### EXCERPTED TEXT:
++++++++
The decision



Upper Tribunal
(Immigration and Asylum Chamber) Appeal Number: VA/06723/2014


THE IMMIGRATION ACTS


Heard at Field House
Decision & Reasons Promulgated
On 25 February 2016
On 9 March 2016


Before

DEPUTY JUDGE DRABU CBE


Between

[A E]
Appellant
And

SECRETARY OF STATE FOR THE HOME DEPARTMENT
Respondent


Representation:
For the Appellant: Ms M Sirikanda, Solicitor
For the Respondent: Mr I Jarvis, Senior Presenting Officer.


DECISION AND REASONS
1. The appellant, a 56-year-old a citizen of Turkey was refused a visit visa for the purpose of making a 9-day family visit to see her son, her daughter, her sister and two brothers, all of whom are British citizens or are resident in the UK. The decision to refuse her visa was made on 25 September 2014. Her appeal against the decision was heard at Hatton Cross by Judge David Taylor, a Judge of the First-tier Tribunal. He heard oral evidence from the sponsor - the appellant's son named [IA] and her brother [KE]. With regard to the evidence of the sponsor and the appellant's brother the Judge in paragraph 8 of his determination said, "I find firstly that I can accept the evidence of the sponsor and his uncle. I had no reason to doubt the truth of anything that they told me." He then went on to conclude that family life between the sponsor and her other relatives that she wished to visit does not exist and the consequences of denial of visit visa to her are not of such gravity as to engage Article 8 of the ECHR.
++++++++
### DATASET EXCERPTS:
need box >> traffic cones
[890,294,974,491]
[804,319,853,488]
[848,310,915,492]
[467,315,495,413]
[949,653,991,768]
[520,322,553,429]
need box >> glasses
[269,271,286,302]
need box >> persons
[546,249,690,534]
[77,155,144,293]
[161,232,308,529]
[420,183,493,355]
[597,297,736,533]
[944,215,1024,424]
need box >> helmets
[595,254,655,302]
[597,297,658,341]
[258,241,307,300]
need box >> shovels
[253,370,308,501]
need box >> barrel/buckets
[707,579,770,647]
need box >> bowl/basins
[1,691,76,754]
++++++++
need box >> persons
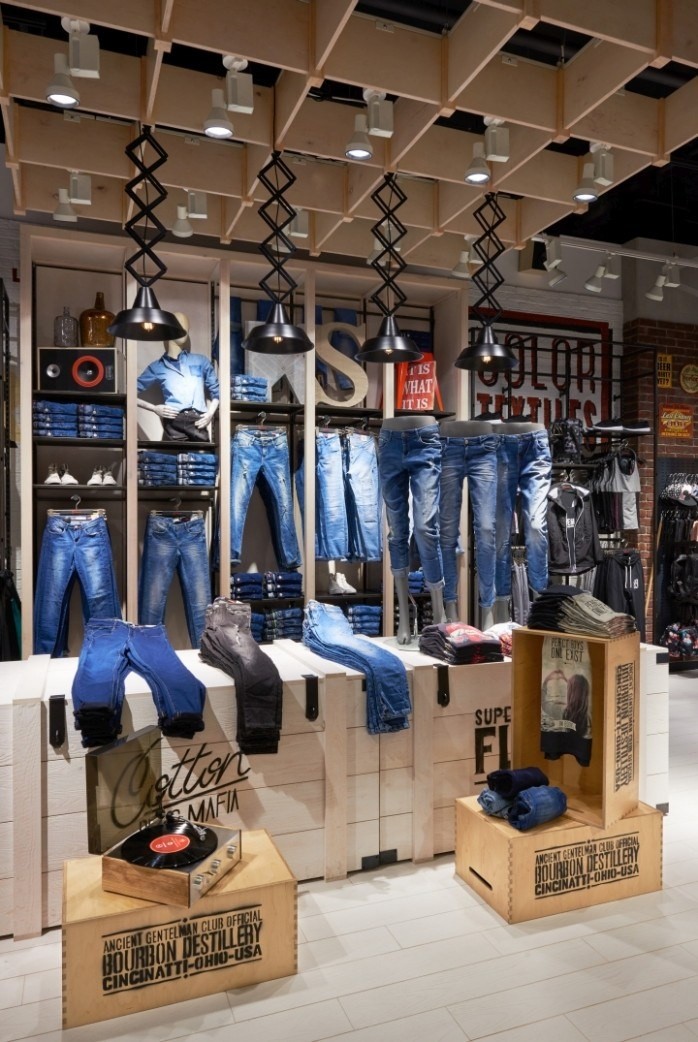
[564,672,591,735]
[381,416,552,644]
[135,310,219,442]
++++++++
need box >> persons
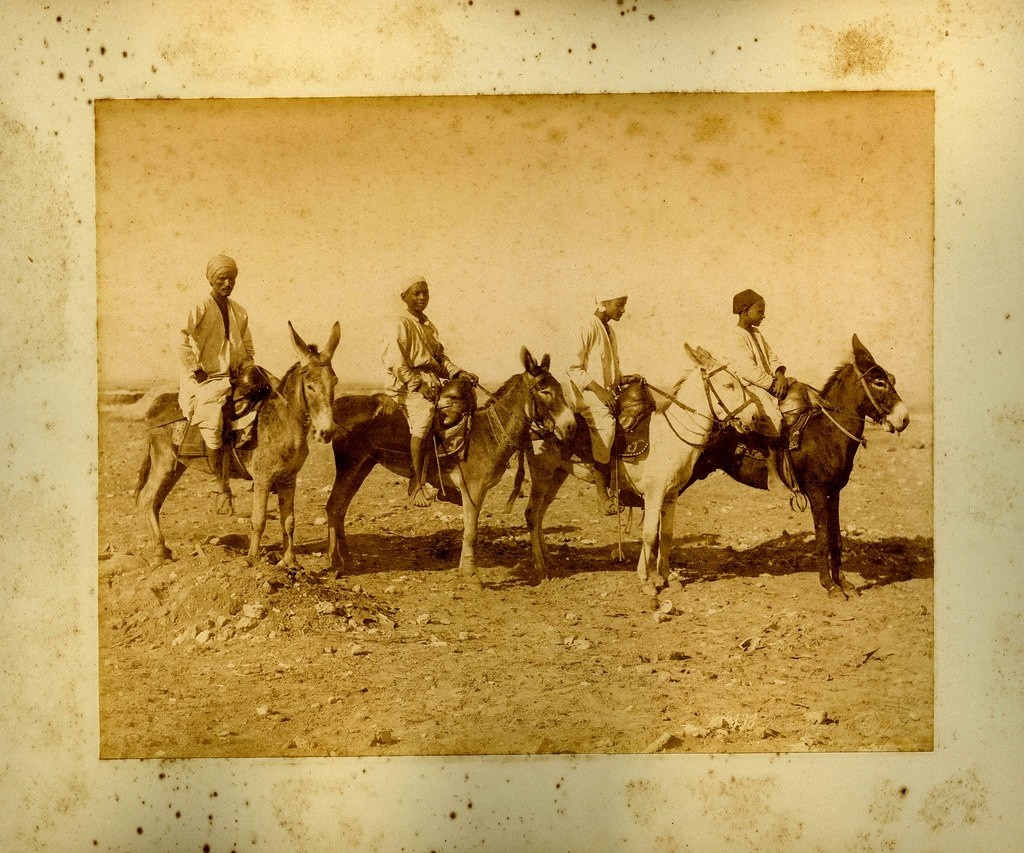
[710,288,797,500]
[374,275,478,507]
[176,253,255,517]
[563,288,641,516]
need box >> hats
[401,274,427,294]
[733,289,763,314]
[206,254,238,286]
++++++++
### GOALS:
[a] In the tribunal decision, how many days was the appellant's planned family visit meant to last?
[b] Rescale the records between the line holding "need box >> helmets" and the line holding "[1,691,76,754]", inclusive. Repeat every line, requests included, with each bounding-box coordinate multiplied by 2.2 and rounded to a whole number, halves up.

### RESULTS:
[a] 9 days

[b]
need box >> helmets
[1309,559,1441,664]
[1313,653,1448,750]
[568,530,675,660]
need box >> shovels
[557,814,678,1102]
need box >> barrel/buckets
[1555,1274,1694,1423]
need box >> bowl/basins
[2,1520,167,1659]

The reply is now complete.